Mexico vows to fight lining of U.S. canal, plans diplomatic note

Mexico pledged on Thursday to fight U.S. plans to line a border canal and stop precious water seeping into Mexico, and will send a diplomatic note to the United States to protest the scheme.

During a meeting with Mexican officials on the northern border, Foreign Relations Secretary Luis Ernesto Derbez said Mexico wants a negotiated solution, but considers Mexicans' right to the water to be "inalienable."

Derbez said the residents of the border city of Mexicali, near the All-American canal, have an "inalienable" right to water that seeps through the waterway's unlined sides,

Mexico will "totally defend" its access to that water, the Environment Department said in a press statement.

The statement did not say when the note would be sent.

In July, a Mexican organization and two nonprofit groups filed a suit in the U.S. District Court in Las Vegas against the U.S. government to stop plans to line the canal, which supplies water to farms in California's Imperial Valley.

Environment Secretary Jose Luis Tamargo said Mexico would not accept the environmental impact statement on the project, claiming it would have a negative impact on wetlands and water tables south of the border.

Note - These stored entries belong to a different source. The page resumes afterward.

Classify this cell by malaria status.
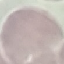
Uninfected.

image_type: cell patch, automatically extracted from a larger field of view and resized to 64 × 64 pixels
stain: Giemsa
preparation: thin smear
capture: smartphone camera at the microscope eyepiece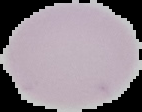

{
  "result": "no malaria parasites detected",
  "image_type": "segmented cell region on a black background",
  "preparation": "thin blood smear",
  "image_size": "142×112 pixels"
}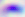
{
  "modality": "photomicrograph",
  "magnification": "400x",
  "identification": "Toxoplasma gondii"
}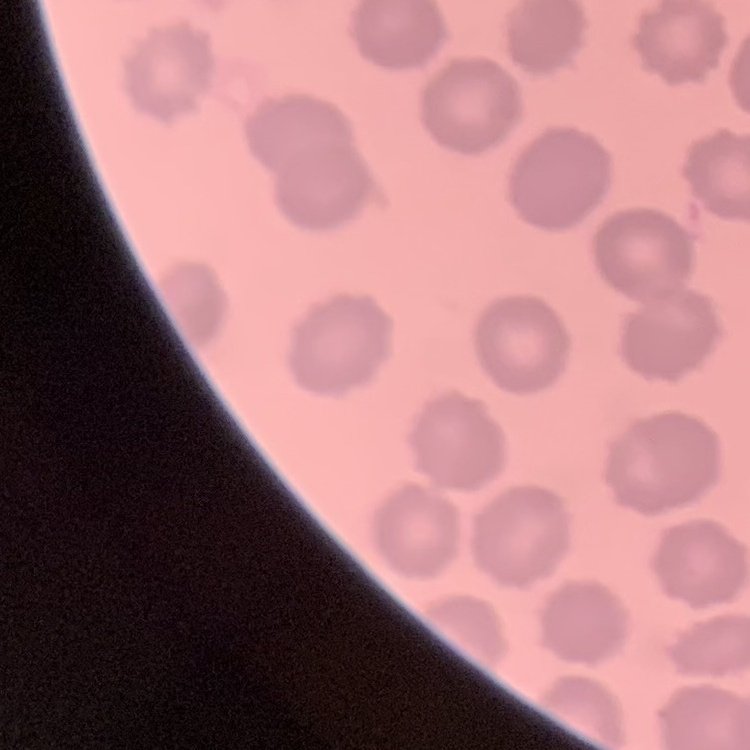

Summary:
  - Red blood cell morphology: no rouleaux formation
  - Preparation: thin blood film
  - Stain: Field's or Giemsa
  - Image type: one tile cut from a larger photomicrograph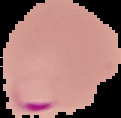
From a thin blood smear. Image is 121×118 pixels. The area outside the segmented cell region is set to black. Result: malaria parasites detected.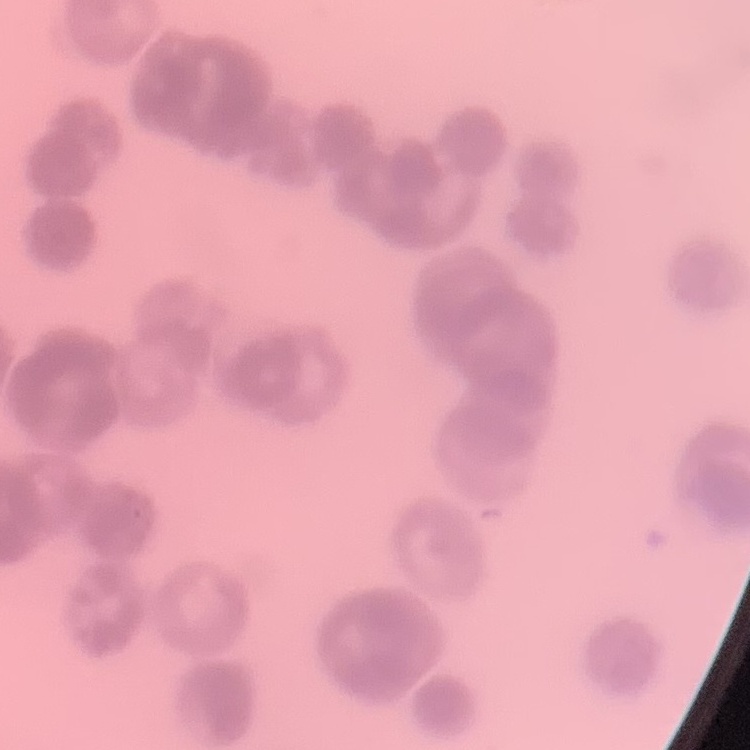
Summary:
  - Erythrocyte morphology: rouleaux formation
  - Preparation: thin blood film
  - Stain: Field's or Giemsa
  - Image type: one tile cut from a larger photomicrograph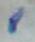

Toxoplasma gondii is seen. 1000x magnification. Micrograph.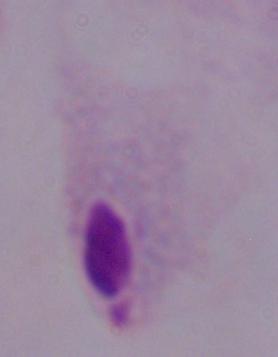
identification: trichomonad
modality: photomicrograph
magnification: 1000xName the parasite shown.
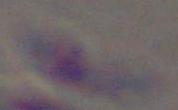
Toxoplasma gondii.

1000x magnification. Micrograph.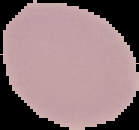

At issue is a decades-old federal plan to line the porous All-American Canal with concrete. The canal delivers water from the Colorado River just north of the border to the agriculture-rich Imperial Valley in California.

The U.S. government estimates that almost 68,000 acre-feet of seepage could be saved if the canal is lined. An acre-foot equals 325,851 gallons, enough to serve one or two households for one year, AP reported. V.A.